### Work order
All lines up to and including the one that contains "site 4320, 2013-04-25 10:00:11.000." are to be transcribed exactly, starting from the first line of the records.

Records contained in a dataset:
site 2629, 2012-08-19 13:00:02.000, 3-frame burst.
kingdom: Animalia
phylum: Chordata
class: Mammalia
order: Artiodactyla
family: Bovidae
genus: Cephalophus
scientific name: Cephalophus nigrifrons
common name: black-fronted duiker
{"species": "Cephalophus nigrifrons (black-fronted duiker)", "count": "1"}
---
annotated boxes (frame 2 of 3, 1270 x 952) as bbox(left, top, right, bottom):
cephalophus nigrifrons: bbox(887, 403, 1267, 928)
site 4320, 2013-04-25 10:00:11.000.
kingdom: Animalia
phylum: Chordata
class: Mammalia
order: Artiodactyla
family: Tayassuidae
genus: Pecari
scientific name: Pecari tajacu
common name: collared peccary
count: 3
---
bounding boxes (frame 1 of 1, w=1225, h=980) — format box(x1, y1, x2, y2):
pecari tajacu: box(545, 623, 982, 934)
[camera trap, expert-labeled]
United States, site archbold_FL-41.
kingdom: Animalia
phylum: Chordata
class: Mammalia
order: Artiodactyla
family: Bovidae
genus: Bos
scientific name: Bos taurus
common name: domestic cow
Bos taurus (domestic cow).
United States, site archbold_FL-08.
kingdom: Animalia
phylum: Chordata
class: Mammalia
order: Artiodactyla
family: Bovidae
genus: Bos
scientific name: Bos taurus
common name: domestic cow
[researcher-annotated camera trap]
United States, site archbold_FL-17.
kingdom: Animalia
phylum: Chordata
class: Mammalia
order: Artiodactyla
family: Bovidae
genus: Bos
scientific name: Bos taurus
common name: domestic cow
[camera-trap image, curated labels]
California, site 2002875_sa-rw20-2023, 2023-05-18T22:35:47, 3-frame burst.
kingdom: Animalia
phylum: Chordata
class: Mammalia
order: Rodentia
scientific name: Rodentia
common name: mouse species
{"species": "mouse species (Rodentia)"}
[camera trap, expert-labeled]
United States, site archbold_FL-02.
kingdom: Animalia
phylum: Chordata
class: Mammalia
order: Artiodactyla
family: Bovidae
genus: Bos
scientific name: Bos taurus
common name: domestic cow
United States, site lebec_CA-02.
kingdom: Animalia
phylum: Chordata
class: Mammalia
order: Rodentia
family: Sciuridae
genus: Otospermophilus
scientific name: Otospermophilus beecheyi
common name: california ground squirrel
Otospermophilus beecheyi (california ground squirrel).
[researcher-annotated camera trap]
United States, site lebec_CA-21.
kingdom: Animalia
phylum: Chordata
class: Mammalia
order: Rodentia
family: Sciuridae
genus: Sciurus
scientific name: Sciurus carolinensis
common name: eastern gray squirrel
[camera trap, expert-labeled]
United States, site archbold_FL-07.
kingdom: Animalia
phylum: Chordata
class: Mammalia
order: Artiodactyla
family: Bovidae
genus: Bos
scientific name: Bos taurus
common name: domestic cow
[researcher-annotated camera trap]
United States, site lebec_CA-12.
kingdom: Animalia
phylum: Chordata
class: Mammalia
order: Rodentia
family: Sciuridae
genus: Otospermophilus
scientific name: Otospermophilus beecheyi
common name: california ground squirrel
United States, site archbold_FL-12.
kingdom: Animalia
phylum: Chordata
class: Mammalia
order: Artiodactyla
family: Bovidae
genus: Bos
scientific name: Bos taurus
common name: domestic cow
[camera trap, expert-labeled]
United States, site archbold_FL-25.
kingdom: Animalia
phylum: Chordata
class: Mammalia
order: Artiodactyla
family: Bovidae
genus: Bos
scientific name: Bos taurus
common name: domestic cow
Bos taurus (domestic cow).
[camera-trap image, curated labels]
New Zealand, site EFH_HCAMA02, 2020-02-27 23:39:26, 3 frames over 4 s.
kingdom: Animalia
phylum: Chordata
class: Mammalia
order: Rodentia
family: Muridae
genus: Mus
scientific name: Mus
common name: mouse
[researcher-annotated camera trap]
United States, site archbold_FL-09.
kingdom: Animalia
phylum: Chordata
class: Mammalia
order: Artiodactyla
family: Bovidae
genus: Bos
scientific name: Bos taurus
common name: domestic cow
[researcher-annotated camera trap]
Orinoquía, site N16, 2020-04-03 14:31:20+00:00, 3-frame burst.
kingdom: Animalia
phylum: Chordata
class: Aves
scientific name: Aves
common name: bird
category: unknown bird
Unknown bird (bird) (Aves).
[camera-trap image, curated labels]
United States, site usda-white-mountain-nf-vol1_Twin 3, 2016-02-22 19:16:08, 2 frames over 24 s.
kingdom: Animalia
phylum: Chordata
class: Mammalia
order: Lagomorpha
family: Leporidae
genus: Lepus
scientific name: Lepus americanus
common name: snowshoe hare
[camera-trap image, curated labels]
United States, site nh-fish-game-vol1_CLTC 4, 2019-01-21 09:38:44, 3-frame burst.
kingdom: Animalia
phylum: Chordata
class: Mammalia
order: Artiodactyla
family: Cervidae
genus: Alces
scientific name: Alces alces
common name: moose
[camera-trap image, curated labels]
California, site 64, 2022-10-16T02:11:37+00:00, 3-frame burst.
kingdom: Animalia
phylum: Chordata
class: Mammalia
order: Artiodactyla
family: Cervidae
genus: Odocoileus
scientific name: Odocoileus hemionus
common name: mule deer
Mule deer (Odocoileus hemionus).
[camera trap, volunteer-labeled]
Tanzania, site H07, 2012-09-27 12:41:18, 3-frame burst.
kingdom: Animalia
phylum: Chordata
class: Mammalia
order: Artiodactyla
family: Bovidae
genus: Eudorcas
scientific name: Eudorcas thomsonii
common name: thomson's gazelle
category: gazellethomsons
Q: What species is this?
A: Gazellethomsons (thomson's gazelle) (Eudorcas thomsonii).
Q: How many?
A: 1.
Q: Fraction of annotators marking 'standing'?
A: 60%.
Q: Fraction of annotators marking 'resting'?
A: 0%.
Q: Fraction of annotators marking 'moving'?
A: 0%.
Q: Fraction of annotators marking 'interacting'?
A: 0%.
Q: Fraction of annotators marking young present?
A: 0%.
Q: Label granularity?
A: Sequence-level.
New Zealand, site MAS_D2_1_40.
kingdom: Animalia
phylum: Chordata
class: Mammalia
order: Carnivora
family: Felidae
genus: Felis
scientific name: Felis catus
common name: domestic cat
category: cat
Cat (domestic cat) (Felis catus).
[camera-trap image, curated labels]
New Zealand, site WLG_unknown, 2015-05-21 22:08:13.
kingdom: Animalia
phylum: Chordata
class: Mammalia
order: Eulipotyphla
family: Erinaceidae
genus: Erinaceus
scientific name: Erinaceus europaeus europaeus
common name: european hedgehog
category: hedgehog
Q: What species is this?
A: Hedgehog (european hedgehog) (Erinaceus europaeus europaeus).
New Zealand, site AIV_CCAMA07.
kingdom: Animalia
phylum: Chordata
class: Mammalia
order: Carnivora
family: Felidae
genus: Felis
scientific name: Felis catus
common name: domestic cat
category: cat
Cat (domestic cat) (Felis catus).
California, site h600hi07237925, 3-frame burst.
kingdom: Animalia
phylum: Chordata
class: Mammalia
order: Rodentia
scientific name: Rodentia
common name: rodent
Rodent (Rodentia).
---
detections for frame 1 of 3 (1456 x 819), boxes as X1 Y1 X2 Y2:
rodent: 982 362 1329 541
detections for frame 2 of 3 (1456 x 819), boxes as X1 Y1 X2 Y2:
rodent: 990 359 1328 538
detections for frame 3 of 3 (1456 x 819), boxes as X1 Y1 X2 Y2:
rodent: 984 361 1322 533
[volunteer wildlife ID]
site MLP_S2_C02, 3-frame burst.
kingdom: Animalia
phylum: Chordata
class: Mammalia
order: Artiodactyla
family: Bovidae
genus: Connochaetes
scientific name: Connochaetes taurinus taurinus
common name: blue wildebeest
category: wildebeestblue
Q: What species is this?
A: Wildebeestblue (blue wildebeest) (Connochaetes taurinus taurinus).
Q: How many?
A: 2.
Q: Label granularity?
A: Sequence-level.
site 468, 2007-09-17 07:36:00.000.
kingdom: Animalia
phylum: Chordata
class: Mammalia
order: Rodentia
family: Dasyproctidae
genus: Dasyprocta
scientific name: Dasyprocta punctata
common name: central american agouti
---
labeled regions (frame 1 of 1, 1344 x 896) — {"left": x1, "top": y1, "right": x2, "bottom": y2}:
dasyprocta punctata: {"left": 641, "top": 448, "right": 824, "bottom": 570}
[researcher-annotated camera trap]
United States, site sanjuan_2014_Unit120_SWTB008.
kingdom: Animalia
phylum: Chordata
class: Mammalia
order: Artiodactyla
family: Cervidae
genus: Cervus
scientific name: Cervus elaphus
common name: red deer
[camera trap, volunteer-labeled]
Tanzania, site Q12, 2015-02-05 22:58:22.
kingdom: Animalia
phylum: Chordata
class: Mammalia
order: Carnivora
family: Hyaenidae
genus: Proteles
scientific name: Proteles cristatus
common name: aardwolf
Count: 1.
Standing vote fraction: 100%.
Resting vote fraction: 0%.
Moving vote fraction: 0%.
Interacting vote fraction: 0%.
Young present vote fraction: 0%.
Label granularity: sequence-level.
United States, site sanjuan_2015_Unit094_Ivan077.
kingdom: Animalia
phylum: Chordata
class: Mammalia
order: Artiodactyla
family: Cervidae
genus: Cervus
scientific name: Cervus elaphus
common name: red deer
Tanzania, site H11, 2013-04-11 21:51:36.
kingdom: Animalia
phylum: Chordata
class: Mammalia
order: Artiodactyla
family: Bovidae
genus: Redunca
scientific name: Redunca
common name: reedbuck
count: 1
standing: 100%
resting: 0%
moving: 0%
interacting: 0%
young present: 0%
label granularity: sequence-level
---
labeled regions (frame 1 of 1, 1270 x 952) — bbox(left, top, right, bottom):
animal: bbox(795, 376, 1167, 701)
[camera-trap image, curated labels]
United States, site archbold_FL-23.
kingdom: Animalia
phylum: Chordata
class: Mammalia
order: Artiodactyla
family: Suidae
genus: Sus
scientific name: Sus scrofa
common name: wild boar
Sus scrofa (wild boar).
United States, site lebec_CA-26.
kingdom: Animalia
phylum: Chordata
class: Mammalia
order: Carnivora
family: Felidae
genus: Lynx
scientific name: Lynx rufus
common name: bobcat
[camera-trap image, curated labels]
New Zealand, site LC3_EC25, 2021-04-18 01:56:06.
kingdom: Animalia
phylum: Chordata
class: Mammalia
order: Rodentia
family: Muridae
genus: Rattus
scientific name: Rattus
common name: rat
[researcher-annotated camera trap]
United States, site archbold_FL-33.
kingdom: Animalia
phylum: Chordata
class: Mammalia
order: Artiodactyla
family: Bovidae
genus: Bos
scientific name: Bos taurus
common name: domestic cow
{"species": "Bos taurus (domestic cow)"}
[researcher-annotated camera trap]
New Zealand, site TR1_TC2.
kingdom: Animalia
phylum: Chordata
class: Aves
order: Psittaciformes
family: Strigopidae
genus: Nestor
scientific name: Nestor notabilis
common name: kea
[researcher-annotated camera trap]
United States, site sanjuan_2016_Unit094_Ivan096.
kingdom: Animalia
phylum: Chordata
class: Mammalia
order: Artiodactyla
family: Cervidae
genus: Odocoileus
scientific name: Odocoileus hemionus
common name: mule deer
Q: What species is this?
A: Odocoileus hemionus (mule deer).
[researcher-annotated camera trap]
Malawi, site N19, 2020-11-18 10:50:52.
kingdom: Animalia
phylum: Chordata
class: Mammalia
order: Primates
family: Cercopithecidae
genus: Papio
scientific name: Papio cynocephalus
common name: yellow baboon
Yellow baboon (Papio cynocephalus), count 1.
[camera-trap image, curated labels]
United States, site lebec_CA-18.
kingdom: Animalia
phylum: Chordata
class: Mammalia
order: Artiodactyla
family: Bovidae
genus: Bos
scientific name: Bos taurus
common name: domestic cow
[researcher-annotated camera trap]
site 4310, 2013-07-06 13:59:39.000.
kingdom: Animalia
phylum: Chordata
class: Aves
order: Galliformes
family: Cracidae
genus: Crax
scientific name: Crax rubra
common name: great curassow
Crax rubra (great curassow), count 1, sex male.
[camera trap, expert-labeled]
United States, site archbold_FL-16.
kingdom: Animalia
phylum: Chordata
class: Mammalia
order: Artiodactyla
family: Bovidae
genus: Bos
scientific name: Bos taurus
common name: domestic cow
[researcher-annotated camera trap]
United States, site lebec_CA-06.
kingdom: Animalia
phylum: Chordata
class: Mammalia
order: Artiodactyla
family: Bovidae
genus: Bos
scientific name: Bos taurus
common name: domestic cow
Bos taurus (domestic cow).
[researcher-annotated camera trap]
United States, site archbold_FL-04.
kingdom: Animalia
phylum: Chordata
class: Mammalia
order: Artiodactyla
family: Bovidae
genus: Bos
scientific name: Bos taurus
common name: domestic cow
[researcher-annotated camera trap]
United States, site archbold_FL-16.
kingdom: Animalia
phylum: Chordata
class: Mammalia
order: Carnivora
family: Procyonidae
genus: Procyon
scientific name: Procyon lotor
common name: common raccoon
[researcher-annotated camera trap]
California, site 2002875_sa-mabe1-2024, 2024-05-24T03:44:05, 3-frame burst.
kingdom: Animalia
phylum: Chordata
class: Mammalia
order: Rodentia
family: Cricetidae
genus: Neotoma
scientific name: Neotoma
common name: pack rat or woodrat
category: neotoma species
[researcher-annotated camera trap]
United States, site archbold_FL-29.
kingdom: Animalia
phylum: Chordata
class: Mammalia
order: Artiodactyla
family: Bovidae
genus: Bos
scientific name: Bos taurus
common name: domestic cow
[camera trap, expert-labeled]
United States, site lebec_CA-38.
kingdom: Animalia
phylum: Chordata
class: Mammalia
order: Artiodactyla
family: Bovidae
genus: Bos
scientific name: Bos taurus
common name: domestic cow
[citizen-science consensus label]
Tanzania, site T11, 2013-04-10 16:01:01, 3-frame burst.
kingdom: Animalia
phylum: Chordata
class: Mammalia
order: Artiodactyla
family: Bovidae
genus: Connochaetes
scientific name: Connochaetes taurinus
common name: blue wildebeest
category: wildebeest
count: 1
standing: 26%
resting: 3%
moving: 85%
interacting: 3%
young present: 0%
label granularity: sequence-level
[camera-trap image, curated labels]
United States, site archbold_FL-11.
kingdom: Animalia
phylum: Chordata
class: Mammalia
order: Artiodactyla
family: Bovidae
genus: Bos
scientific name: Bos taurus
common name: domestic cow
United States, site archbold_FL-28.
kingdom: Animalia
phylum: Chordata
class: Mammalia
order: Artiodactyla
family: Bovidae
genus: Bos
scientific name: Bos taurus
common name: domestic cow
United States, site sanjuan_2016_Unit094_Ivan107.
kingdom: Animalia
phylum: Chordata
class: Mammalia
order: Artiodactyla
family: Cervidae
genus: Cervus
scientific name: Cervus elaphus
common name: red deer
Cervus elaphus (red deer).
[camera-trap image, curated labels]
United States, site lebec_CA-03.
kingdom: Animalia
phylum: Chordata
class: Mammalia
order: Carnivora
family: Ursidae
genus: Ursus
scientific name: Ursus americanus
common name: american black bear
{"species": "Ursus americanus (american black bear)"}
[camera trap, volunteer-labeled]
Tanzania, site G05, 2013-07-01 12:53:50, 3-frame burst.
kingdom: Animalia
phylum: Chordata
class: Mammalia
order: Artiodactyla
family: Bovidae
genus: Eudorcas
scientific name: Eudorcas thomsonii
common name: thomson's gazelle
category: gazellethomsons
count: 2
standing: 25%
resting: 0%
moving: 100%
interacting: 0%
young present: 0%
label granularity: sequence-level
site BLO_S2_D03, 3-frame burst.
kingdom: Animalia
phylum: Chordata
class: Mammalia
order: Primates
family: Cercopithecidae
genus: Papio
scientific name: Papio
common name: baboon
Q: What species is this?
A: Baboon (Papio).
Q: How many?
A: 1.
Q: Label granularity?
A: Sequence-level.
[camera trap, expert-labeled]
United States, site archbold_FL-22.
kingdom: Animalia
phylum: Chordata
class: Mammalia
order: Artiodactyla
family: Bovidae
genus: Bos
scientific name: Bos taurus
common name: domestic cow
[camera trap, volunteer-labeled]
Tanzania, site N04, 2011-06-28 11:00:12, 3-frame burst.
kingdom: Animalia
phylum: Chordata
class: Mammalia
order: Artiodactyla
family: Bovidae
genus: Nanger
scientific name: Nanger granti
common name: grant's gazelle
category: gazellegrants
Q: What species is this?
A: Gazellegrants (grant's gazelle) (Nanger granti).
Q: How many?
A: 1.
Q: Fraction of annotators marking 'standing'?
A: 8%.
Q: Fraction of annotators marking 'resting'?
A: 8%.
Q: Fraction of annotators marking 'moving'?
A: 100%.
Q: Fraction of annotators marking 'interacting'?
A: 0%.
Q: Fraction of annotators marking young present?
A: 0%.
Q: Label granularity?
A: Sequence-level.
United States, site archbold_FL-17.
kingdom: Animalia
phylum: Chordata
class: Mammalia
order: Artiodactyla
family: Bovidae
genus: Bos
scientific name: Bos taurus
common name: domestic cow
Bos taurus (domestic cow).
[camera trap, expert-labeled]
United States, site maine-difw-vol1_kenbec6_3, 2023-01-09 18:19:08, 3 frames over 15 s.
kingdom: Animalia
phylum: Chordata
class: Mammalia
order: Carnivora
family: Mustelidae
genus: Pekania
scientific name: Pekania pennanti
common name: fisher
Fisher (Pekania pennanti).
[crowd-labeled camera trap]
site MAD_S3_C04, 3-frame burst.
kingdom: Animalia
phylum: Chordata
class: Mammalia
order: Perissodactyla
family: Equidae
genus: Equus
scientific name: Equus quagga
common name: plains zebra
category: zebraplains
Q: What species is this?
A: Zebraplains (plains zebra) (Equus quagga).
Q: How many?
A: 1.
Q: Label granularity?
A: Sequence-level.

### Exercise answer
site 2629, 2012-08-19 13:00:02.000, 3-frame burst.
kingdom: Animalia
phylum: Chordata
class: Mammalia
order: Artiodactyla
family: Bovidae
genus: Cephalophus
scientific name: Cephalophus nigrifrons
common name: black-fronted duiker
{"species": "Cephalophus nigrifrons (black-fronted duiker)", "count": "1"}
---
annotated boxes (frame 2 of 3, 1270 x 952) as bbox(left, top, right, bottom):
cephalophus nigrifrons: bbox(887, 403, 1267, 928)
site 4320, 2013-04-25 10:00:11.000.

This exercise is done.